The non-League survivors, Morecambe, Dagenham & Redbridge and Farnborough, drew short straws: away to Ipswich, Plymouth and Darlington respectively. Morecambe lie fourth in the Conference, but Joe Royle has transformed the Suffolk side's fortunes. Any improvement on the 3-0 scoreline Ipswich took home from Morecambe at the same stage two years ago will be a moral triumph for Jim Harvey's team.
Portsmouth, the First Division leaders, pulled out the plum the trio craved: a bumper pay day from a 67,000 crowd at Manchester United. Pompey's captain, Paul Merson, reckons that, financially, it will be "like playing three games at once", but sympathised with his part-time brethren. "They've already played more games than clubs coming in now will have to win to lift the Cup," he said, not strictly accurately. "They've come through all sorts of battles only to get sent to a Second or Third Division club with a small gate and little money."
Nearly a third of the Premiership must fall, while West Ham and West Bromwich also look vulnerable. Home defeat by Forest might be a Hammer horror too far for Glenn Roeder's managership, though he was still talking yesterday about bringing in two, possibly three, new faces before the transfer window shuts again.

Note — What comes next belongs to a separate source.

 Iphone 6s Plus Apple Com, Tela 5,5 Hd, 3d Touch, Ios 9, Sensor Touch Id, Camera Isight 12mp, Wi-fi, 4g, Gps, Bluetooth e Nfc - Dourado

Albion knocked out two Premiership clubs, Sunderland and Leicester, last winter, only to find the top flight altogether tougher on a weekly basis. The roles are now reversed as they take on Bradford City. With Gary Megson promising/ threatening to recruit several players, a Cup flop could mean that push soon comes to shove for some of the Albion squad.
Liverpool, reduced to chasing cups after autumn promised more significant silverware, can only hope that the old adage about League form (no wins in 11 for them) being irrelevant to Cup prospects holds true at Manchester City. Similarly, Middlesbrough visit Chelsea having played 11 hours and two minutes of football since they last scored away in the Premiership. "This could be the turning point for us," said the Boro manager, Steve McClaren, "but we seem to say that about every away fixture."

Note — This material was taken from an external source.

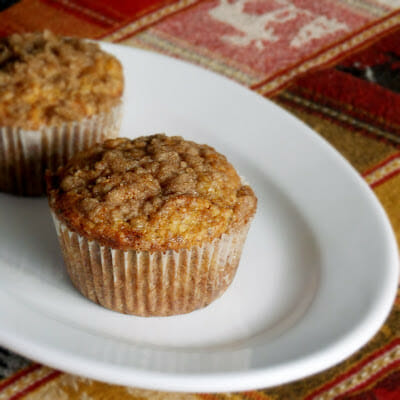Lower Sugar Banana Crumb Muffins
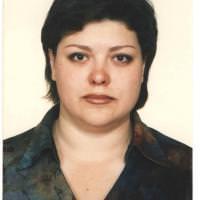Надежда Игоревна Зиновкина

Aston Villa's match with Blackburn should provide an interesting comparison at left-back, of all positions. The veteran Alan Wright, formerly of Rovers, is back in favour with Graham Taylor, while Graeme Souness may again play the 17-year-old prodigy James McEveley there.
Meanwhile, Blackpool against Crystal Palace may not be one of the glamour ties, but May represents the 50th anniversary of the "Matthews final", with all its lost innocence and untainted heroism. Where better for the FA Cup to regain some of its lustre?